▸ **DOCUMENT**:
▼

Des corps de femmes
enceintes,
sans tête ni bras,
taillées en douilles,
cuillères et fourchettes
se tiennent
debout sur un sol jonché de métal, détritus,
de crânes de singes défoncés, forgés
dans du fer… « Elles viennent de loin »,
l’installation du plasticien congolais,
Freddy Tsimba, rappelle avec force la
misère et le dénuement engendrés par la
guerre qui a meurtri ce vaste pays de
l’Afrique centrale deux fois plus grand que
le Sénégal. Mais, elle cristallise surtout les
regards au rez-de-chaussée du Musée
Théodore qui abrite depuis vendredi,
l’exposition internationale de cette 8ème
biennale de l’art africain contemporain.
D’abord pour sa force thématique, la
guerre et ses méfaits un sujet plus d’actualité
dans en Afrique. Ensuite, par sa
démarche esthétique, faite d’audace et
d’ingéniosité. A deux pas, une vaste toile
orne un pan mural de l’édifice. Elle
appelle, à travers un dialogue intimiste
entre coupures de presse et des cadenas
ornés de clefs, vivement à un « grand
débat » franc et sincère, selon son auteur
Babacar Niang, sur l’épineuse question de
l’immigration clandestine.
« Il y a beaucoup
de bruits autour de sujet mais pas
encore un vrai débat », martèle l’artiste.
Les extraits d’articles de presse sont, pour
lui, une invitation claire aux médiats à parler
sans tabou ni censure de l’immigration
clandestine. Et leur choix n’est pas si fortuit
que ça car ces articles titillent les
consciences sur l’incertitude de la vie en
Europe, faite d’aléas, et parfois de surprises
désagréables.
Toutefois, il reste convaincu que les solutions,
qu’il symbolise par les clefs, existent.

▲

[Lignes sur la position dans l'espace]
▼

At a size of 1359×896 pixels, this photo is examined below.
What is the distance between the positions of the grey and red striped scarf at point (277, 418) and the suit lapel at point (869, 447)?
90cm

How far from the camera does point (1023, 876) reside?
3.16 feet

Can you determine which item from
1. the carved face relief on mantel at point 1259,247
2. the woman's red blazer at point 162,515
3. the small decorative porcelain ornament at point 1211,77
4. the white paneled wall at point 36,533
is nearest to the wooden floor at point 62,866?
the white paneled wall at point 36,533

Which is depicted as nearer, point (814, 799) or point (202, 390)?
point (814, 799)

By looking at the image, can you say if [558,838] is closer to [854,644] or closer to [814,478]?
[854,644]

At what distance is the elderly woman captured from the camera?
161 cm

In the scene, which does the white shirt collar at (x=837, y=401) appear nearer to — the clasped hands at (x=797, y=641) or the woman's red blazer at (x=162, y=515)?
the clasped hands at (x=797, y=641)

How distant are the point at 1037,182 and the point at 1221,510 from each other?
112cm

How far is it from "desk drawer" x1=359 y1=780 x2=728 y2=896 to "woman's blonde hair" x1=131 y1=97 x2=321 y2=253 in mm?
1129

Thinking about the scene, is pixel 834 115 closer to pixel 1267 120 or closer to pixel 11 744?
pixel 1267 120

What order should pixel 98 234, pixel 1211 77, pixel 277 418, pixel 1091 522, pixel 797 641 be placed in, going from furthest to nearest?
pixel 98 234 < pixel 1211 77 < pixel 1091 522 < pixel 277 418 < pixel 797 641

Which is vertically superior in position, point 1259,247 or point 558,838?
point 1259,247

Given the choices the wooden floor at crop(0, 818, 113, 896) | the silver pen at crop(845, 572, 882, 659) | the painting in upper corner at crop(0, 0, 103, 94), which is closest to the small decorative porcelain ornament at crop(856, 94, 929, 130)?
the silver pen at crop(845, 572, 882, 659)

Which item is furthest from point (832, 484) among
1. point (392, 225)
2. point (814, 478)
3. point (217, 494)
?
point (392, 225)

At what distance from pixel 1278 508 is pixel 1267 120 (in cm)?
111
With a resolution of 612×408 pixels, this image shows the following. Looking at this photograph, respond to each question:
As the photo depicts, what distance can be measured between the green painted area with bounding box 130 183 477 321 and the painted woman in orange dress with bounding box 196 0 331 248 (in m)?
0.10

▲

▸ **VOS CONSIGNES**:
A - Traduisez en anglais cette phrase de l'article sur la biennale : « Toutefois, il reste convaincu que les solutions, qu'il symbolise par les clefs, existent. »
B - D'après l'article sur la biennale, les affirmations suivantes sont-elles exactes ? Répondez par oui ou par non, en citant chaque fois les mots décisifs du texte.
(i) L'installation de Freddy Tsimba attire surtout les regards au rez-de-chaussée du Musée Théodore.
(ii) La toile de Babacar Niang met en dialogue des coupures de presse et des cadenas.
(iii) Selon Babacar Niang, un vrai débat sur l'immigration clandestine a déjà eu lieu.
C - Répondez brièvement à ces questions sur l'article consacré à la biennale :
(i) Quelle est la nationalité du plasticien Freddy Tsimba ?
(ii) Quelle édition de la biennale de l'art africain contemporain l'exposition internationale accompagne-t-elle ?
(iii) Qu'est-ce que Babacar Niang symbolise par les clefs ?
Les lignes ci-dessus ne sont d'aucune utilité pour ce travail.

▸ **CORRIGÉ COMPLET**:
A - However, he remains convinced that the solutions, which he symbolizes with the keys, exist.

B -
(i) Oui : « elle cristallise surtout les regards au rez-de-chaussée du Musée Théodore »
(ii) Oui : « un dialogue intimiste entre coupures de presse et des cadenas ornés de clefs »
(iii) Non : « Il y a beaucoup de bruits autour de sujet mais pas encore un vrai débat »

C -
(i) Il est congolais.
(ii) La 8e biennale.
(iii) Les solutions.